Federal Appeals Court Hears Medical Marijuana Case
A three-judge panel of the 9th U.S. Circuit Court of Appeals in San Francisco on Tuesday heard arguments in a case over whether the federal government has the authority to deny home-grown marijuana to two California women who use the drug for medical purposes, the San Francisco Chronicle reports (Egelko, San Francisco Chronicle, 10/8). The two women -- Angel Raich of Oakland and Diane Monson of Oroville -- sued U.S. Attorney General John Ashcroft for the right to smoke, grow or obtain marijuana without fear of federal prosecution. California's Proposition 215, a ballot measure approved by voters in 1996 and upheld by the state Supreme Court last July, allows patients with chronic diseases to use marijuana to treat pain. However, federal law prohibits the cultivation, distribution or possession of marijuana. Raich and Monson claimed that Congress' constitutional power to regulate interstate commerce, which is the basis for federal drug laws, does not apply to marijuana grown, distributed and used inside one state. But in March, U.S. District Judge Martin Jenkins said he would not issue an injunction preventing the federal government from prosecuting the two California women, saying that the federal ban on marijuana applies to everyone, even if patients who use the drugs and the drugs themselves do not cross state lines (California Healthline, 3/11).
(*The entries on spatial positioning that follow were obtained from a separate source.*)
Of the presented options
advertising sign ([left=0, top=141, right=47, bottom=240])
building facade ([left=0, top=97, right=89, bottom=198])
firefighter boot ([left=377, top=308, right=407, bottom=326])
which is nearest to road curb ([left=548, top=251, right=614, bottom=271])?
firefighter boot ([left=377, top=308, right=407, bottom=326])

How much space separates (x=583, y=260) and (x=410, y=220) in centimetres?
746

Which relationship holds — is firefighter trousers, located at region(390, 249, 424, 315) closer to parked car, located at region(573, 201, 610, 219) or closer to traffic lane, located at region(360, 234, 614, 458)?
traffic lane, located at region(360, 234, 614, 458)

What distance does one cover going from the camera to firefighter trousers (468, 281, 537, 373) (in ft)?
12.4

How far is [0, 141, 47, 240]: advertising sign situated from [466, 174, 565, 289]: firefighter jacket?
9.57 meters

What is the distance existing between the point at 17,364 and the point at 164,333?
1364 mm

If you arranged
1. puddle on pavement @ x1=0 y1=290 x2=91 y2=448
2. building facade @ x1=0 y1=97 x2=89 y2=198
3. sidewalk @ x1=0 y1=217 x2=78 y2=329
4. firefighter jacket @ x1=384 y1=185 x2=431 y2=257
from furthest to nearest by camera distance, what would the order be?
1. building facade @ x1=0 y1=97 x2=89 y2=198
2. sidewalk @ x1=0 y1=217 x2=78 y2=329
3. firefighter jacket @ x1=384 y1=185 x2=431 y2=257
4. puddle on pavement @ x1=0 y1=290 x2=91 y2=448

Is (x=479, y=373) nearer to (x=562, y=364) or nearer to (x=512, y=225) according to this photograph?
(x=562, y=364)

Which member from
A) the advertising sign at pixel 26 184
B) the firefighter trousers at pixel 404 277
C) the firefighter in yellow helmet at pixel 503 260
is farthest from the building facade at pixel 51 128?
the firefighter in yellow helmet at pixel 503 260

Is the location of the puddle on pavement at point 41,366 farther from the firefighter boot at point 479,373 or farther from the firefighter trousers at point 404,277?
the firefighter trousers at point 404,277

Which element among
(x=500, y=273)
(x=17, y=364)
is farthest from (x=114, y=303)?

In arguments Tuesday, Raich and Monson's lawyer said that "[b]anning patients from using locally produced marijuana, with their doctors' approval, goes beyond Congress' constitutional authority to regulate interstate commerce" (San Francisco Chronicle, 10/8). The women added that "because they scrupulously avoid connection with interstate commerce in obtaining their pot supplies, the federal government has no power to interfere with them" (Cooper, Sacramento Bee, 10/8). Justice Department lawyer Mark Quinlivan argued that "Congress has made express findings that both inter- and intrastate drug trafficking affect interstate commerce." The Chronicle reports that the three-judge panel appeared "sympathetic" to the two women. "There was no commercial activity," Judge Harry Pregerson said, adding, "They're not selling this. They're just using it for their own benefit" (San Francisco Chronicle, 10/8).